[FoRK] That's a bunch of Malarkey

Stephen D. Williams sdw at lig.net
Tue Jan 20 09:26:27 PST 2015

On 1/20/15 7:16 AM, Gregory Alan Bolcer wrote:
> In Information Theory, don't you have to have a minimum of a N+1 bit axiomatic theory to prove that something in an N-bit 
> axiomatic space is the simplest, least complex, or elegant (the rigid, formal definition)?
> I was just poking fun at Stephen.

Heh.  And I was making fun back.  But you were just throwing softballs.  How about a real quandry to puzzle out?

> Supposed I created a game where I had a variable X and I assigned it the value 42.
> 42 has meaning outside of your experiment.  I don't think X should equal 42.
> No, I said I assigned it 42, but I didn't define equals yet.  It's my experiment.

What does the symbol 42 mean in your experiment?  What is a variable?  (Variable is a great callsign by the way.  Is variable 
Variable?  Does he have the ammo for 42?)
And what is God doing in this experiment?  That's always an important question.

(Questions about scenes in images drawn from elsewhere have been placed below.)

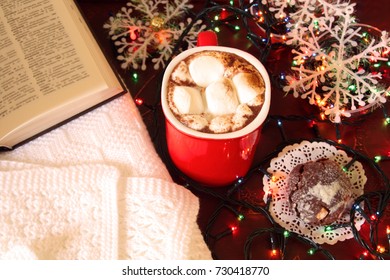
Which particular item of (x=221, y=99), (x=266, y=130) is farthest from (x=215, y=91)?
(x=266, y=130)

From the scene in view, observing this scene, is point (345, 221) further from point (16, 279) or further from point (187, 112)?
point (16, 279)

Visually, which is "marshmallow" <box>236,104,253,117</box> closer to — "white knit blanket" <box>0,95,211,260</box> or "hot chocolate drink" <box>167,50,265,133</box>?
"hot chocolate drink" <box>167,50,265,133</box>

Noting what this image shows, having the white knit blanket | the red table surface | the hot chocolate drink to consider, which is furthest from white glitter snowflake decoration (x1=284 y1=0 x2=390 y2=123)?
the white knit blanket

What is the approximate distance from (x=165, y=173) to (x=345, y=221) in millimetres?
281

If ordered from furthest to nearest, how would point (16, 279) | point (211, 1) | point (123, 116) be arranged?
point (211, 1) < point (123, 116) < point (16, 279)

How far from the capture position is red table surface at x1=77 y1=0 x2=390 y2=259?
715 mm

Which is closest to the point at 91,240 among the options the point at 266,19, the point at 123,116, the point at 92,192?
the point at 92,192

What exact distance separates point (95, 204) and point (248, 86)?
0.27m

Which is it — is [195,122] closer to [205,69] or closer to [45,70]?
[205,69]

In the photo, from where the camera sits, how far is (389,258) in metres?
0.69

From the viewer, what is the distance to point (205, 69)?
664 millimetres

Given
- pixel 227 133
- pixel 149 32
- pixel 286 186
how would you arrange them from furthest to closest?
pixel 149 32 → pixel 286 186 → pixel 227 133

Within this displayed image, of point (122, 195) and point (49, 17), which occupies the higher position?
point (49, 17)

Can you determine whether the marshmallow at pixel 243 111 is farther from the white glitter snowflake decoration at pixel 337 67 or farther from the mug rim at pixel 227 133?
the white glitter snowflake decoration at pixel 337 67
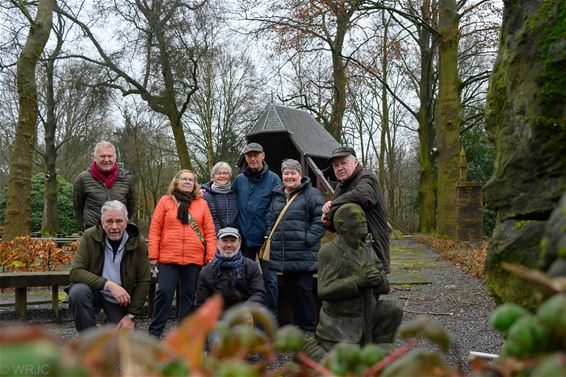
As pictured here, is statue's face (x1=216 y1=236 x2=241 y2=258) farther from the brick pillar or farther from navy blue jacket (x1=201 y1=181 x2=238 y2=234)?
the brick pillar

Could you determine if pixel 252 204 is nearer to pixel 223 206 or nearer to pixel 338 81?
pixel 223 206

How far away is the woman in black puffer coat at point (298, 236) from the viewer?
5.51 meters

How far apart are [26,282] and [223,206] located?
2800mm

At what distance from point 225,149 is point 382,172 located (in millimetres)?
8812

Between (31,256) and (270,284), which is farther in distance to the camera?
(31,256)

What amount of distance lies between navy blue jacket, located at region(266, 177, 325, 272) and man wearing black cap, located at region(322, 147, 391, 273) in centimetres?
74

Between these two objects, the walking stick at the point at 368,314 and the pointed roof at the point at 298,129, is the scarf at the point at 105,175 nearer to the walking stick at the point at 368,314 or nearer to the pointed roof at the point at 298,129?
the walking stick at the point at 368,314

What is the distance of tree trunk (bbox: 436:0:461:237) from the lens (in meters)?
15.4

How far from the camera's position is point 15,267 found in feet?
27.2

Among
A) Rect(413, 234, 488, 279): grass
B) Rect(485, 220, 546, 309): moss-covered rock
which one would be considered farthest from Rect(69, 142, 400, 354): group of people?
Rect(413, 234, 488, 279): grass

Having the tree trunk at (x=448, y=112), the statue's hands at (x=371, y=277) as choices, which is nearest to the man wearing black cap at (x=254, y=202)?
the statue's hands at (x=371, y=277)

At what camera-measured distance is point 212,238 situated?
551 cm

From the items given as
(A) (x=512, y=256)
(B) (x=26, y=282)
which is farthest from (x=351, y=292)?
(B) (x=26, y=282)

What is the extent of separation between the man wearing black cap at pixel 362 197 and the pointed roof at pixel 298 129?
9.69 m
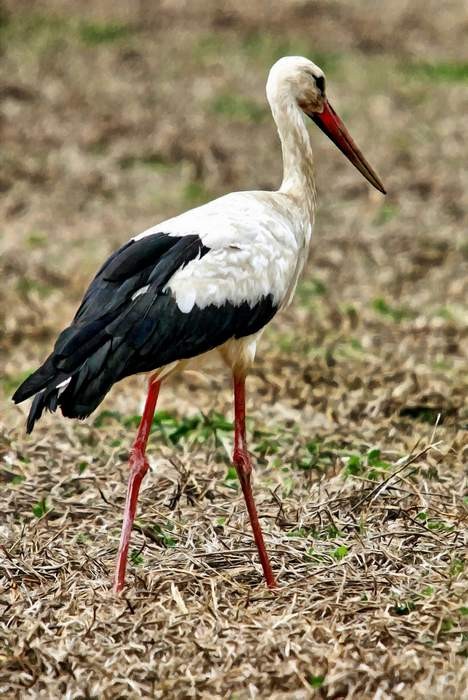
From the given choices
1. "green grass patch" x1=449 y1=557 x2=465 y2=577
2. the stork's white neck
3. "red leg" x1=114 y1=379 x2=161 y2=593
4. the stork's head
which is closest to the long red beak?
the stork's head

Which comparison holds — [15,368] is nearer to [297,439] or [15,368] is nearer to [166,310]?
[297,439]

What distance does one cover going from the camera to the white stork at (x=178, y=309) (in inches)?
181

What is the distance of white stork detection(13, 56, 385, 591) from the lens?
459 cm

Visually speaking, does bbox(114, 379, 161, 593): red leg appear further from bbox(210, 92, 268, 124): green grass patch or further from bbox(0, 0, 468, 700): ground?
bbox(210, 92, 268, 124): green grass patch

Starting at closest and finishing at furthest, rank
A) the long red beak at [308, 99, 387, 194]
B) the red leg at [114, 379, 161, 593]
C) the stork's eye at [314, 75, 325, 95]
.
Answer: the red leg at [114, 379, 161, 593] < the stork's eye at [314, 75, 325, 95] < the long red beak at [308, 99, 387, 194]

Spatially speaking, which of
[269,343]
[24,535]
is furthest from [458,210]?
[24,535]

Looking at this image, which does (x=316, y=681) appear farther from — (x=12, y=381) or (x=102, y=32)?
(x=102, y=32)

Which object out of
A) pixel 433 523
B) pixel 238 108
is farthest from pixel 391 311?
pixel 238 108

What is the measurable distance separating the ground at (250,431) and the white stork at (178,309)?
0.34 m

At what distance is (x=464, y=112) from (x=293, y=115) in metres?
9.22

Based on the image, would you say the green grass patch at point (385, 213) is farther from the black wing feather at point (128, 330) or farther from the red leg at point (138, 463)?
the red leg at point (138, 463)

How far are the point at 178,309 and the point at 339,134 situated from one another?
157 cm

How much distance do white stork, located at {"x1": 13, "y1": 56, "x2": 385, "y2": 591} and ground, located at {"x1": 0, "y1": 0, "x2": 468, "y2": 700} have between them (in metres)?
0.34

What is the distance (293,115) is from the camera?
5504 millimetres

Without knowing the probability of heaven happening, this problem is ill defined as posed.

Your allusion to life, the universe, and everything is really putting a lot on Variable's shoulders.  Must be some plot line.

> Greg
> "Those who make the rules win" -- Plato
> On 1/20/2015 12:01 AM, J. Andrew Rogers wrote:
>>> On Jan 19, 2015, at 10:58 AM, Gregory Alan Bolcer <greg at bolcer.org> wrote:
>>> Occam's razor is a scientific principle, aka a philosophical heuristic to
>>> problem solving.   Pascal's payout matrix is solved using a computation.
>> Occam’s Razor is a bit more than a philosophical heuristic though it is often presented that way. It is also an expression of a 
>> general mathematical theorem, admittedly proved millennia after the existence of the heuristic. Occam’s Razor, used correctly, is 
>> not excludable in any rigorous discussion.